- Nankhumwa others get injunction
- Analysts say DPP’s decision spells doom
Four senior officials expelled from the former ruling Democratic Progressive Party (DPP) have obtained an injunction against the party’s decision.
The party expelled vice-president (South) Kondwani Nankhumwa, who is also leader of opposition (LoP) in Parliament, secretary general Grezelder Jeffrey, treasurer general Jappie Mhango and Mulanje West legislator Yusuf Nthenda on Friday for alleged indiscipline.
But through lawyer Gilbert Khonyongwa, the four sought an injunction restraining the party from implementing any decision made during the central committee meeting held at party leader Peter Mutharika’s beachside villa.
High Court Judge Charles Ching’anya Mkandawire granted the stay order yesterday in Lilongwe, freeing the four from expulsion.
It reads: “It is ordered that the defendants refrain from the following: Implementing the decision to expelling the Claimants from the party and their respective positions. Proceeding with the intended election of a Leader of Opposition; and
“Recognising and acknowledging the purported replacements of the Claimants’ posts as secretary general, vice-president and treasurer general respectively. If you disobey this order, you may be found guilty of contempt of court and may be sent to prison or fined or your assets may be seized.”
In an interview, Nankhumwa said he will proceed with his rally at Desert Ground in Bangwe, Blantyre today where he is expected to engage party supporters on the direction that the Blue Camp needs to take.
But DPP spokesperson Brown Mpinganjira said the party was yet to be served with the said stay order.
Meanwhile, political and administrative studies lecturer at Chancellor College Mustafa Hussein said the decision spells doom for DPP.
He said resorting to firing people is a sign of factionalism, division, and that there are people that do not believe in democratic means of resolving conflicts.
Said Hussein: “It’s a disaster! It spells doom for DPP because it’s political intolerance at its highest order and it shows failure on the part of leaders to resolve issues within the party amicably. These people have their admirers, sympathisers and others may leave the party because of these signs of political intolerance.
“These people have been there for the party, what they were trying to do was to follow democratic means of choosing leadership rather than using unilateral means of appointing people. It’s a worrisome development and may lead to further weakening of the opposition in the country.”
Political analyst Ernest Thindwa argued the decision by the central committee defeats the whole essence of natural justice as the four were not summoned to be heard.
He said the DPP is feeling the effects of lacking intra-party democracy, which is making it difficult for the erstwhile ruling party to find a successor to Mutharika.

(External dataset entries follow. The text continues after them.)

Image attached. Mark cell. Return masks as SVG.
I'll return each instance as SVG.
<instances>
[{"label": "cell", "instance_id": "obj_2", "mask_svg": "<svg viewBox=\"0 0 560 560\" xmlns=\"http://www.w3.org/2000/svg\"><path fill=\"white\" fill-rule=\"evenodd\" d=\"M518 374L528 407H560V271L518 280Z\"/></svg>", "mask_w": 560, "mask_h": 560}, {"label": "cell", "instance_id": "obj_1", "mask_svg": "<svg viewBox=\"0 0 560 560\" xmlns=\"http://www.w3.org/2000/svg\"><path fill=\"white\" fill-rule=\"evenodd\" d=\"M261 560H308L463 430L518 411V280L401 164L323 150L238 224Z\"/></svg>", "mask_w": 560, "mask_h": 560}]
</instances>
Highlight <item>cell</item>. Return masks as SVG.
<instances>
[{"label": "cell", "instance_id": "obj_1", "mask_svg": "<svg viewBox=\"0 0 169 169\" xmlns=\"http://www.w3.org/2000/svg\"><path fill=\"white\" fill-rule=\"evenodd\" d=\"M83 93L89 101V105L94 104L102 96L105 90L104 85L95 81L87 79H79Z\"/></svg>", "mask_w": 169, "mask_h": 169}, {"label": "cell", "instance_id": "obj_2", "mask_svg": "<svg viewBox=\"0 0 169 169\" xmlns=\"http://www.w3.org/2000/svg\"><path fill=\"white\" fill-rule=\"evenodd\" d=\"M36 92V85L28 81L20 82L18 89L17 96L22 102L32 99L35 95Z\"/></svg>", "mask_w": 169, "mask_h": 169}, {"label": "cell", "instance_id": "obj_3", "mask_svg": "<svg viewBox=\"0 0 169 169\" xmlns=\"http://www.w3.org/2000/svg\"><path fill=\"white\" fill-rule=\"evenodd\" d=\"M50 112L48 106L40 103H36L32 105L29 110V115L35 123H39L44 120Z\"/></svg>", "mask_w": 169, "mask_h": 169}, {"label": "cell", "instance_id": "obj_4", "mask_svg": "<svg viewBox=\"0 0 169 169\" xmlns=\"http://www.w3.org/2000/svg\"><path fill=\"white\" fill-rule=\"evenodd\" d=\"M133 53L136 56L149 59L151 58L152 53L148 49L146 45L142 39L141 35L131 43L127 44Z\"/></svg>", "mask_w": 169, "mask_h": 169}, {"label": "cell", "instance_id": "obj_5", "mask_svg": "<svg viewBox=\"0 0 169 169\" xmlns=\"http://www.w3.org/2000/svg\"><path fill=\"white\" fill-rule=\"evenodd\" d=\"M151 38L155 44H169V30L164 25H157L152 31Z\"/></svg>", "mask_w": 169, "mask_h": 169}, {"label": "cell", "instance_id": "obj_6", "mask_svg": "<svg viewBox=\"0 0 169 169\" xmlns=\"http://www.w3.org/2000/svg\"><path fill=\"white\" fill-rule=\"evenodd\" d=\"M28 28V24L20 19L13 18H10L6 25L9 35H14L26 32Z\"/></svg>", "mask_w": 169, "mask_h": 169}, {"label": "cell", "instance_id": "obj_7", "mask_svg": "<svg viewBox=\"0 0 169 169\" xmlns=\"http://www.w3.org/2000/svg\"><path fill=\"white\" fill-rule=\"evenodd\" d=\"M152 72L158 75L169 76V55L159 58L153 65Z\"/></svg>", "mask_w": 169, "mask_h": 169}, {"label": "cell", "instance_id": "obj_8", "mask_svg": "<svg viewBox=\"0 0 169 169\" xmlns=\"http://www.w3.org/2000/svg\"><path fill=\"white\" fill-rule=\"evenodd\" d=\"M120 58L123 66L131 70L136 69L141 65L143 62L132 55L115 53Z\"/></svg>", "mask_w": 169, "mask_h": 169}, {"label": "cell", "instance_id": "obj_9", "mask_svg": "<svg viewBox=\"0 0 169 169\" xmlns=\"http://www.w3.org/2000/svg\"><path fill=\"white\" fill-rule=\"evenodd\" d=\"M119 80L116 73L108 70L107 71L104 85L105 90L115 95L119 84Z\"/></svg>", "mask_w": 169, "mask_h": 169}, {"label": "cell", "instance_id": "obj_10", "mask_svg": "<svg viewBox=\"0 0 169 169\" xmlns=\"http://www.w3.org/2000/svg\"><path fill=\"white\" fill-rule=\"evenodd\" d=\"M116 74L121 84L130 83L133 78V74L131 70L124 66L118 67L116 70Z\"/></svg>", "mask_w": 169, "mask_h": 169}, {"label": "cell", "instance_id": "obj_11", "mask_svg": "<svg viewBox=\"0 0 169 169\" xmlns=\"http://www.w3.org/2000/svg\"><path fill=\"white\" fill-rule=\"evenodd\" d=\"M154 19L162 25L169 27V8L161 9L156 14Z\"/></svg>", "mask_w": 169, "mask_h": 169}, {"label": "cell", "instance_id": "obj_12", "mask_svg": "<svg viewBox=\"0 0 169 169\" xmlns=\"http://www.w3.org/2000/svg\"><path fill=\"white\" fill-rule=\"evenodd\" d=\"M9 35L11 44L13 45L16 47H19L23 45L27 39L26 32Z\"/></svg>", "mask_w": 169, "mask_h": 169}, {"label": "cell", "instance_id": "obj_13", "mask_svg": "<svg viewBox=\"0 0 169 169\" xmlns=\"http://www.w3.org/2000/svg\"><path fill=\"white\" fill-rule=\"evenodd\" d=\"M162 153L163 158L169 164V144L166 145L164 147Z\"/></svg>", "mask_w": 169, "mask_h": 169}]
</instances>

“You see the party is disintegrating because the process does not lend itself amenable to democratic contestation of the leadership positions as a result, Mutharika wants to be replaced by a person whom he favours. This is what is creating tension.
“DPP’s future is bleak. It is taking the same path that United Democratic Front and Alliance for Democracy took and we know where these two parties are now. The lack of holding conventions and NGC meeting also speaks of lack of democratic principles because party rules are not respected,” explained Thindwa.
Just like Hussein, Thindwa
said the decision can be legally challenged as what the party has done is illegal and cannot go unchecked.
He added: “If they want to remain within DPP, they can do that because their firing is not logical and I want to believe that it can legally be challenged because the process is flawed.
“But reality on the ground is that these people will have difficulties as long as Mutharika remains the leader of DPP. What you see is a DPP weakening. The loser is DPP and its following, but also Malawi because you want to see a strong opposition keeping government in check.”
University of Livingstonia based socio-political and rights activist George Phiri said DPP is headed for doom.
He said: “What the party is saying is that it does not want to listen to people; that Mutharika does not understand what democracy means, because in it, people are free to express their mind.
“If the party is not ready for a convention, they should just have said so, not firing people. DPP needs a convention now because its image is dented with corruption, so it needs new leadership to start afresh, leaders that can bring transformation.”